The effects of each pre-treatment condition on the composition of the treated I. doka biomass were evaluated by sequential chemical extraction and gravimetric method described by Sridevi et al. [29]. The hot water soluble extracts, cellulose, hemicellulose and lignin contents were determined.

FTIR analysis were carried out on a Buck Scientific FTIR model 530 to determine the structural changes that occurred in each pre-treated biomass. Two milligram of dried samples were mixed with 250 mg of dried KBr, pressed to pellets and scanned over the range 4000–400 cm−1 at a resolution of 4 cm−1 [30, 31]. The spectra produced were used to evaluate structural changes that occurred with each pre-treatment condition.

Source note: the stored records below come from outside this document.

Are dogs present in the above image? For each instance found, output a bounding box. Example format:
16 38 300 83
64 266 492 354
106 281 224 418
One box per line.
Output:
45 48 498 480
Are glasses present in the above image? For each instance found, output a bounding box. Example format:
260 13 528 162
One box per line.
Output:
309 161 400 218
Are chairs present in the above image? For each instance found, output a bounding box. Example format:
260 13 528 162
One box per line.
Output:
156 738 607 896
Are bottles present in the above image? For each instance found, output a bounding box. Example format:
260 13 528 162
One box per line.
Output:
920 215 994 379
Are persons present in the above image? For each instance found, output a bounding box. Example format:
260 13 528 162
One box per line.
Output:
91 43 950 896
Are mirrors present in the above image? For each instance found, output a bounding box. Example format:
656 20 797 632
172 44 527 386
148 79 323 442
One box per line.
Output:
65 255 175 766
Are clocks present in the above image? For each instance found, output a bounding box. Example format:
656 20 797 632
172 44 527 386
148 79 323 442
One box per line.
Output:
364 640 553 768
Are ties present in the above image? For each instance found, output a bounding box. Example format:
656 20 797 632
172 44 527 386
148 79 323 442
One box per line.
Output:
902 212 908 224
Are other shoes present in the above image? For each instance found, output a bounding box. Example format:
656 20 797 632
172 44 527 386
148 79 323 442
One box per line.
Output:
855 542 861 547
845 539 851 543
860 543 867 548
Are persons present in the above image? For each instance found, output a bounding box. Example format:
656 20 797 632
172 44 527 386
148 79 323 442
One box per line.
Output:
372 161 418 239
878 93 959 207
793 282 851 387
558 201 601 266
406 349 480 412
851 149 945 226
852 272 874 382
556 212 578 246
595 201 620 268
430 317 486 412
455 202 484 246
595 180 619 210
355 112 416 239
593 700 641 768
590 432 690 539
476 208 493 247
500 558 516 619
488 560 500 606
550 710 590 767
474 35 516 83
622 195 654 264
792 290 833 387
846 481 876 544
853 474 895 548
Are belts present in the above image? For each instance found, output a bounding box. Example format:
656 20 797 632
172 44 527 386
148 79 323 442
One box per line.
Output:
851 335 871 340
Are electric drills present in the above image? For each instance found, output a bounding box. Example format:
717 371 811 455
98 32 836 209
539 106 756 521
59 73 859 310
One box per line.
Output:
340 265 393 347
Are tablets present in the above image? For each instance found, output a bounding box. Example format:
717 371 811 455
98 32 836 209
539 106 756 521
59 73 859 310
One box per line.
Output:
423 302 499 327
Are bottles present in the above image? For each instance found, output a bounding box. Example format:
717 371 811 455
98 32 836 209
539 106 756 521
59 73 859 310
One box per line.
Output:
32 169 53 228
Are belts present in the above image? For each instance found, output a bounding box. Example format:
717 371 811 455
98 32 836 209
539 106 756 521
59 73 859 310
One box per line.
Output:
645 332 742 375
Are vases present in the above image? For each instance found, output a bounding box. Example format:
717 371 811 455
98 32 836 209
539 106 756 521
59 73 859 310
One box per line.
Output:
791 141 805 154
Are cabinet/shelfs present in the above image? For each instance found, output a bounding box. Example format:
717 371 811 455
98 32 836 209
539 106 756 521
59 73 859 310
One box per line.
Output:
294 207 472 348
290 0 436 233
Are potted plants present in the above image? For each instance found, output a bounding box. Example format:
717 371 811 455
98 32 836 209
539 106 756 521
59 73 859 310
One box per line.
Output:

2.4 Saccharification of pre-treated sawdust

In a 250 ml Erlenmeyer flask, three grams of the pre-treated and untreated sawdust were loaded into 45 ml of 0.1 M sodium acetate buffer solution, pH 5.0 consisting of 5 g/l KH2PO4; 5 g/l (NH3)2SO4; 1 g/l MgSO4.7H2O; 1 g/l NaCl 1.5 g/l yeast extract; the slurry were sterilized using an autoclave at 121 °C for 15 min and were allowed to cool to room temperature. The saccharification was carried using commercial cellulase enzyme cocktail from T. reesei ATCC 26921 (endoglucanase activity ≥ 700 units/g) and cellobiase from A. niger; cellobiase activity ≥ 0.3 unit/mg solid using the methods described by Corbin et al. [32] with some modification. The enzymes were mixed in ratio 1:1 and loaded into the flasks. The flasks were incubated at 45 °C and 70 rpm in an orbital shaker for 18 h. Aliquot of each sample was collected in Eppendorf tubes and centrifuged at 8500 rpm for 10 min, the supernatants were subsequently filtered using Puradisc 0.2-µm PES filter (Whatman GE Healthcare) and utilised for sugar analysis.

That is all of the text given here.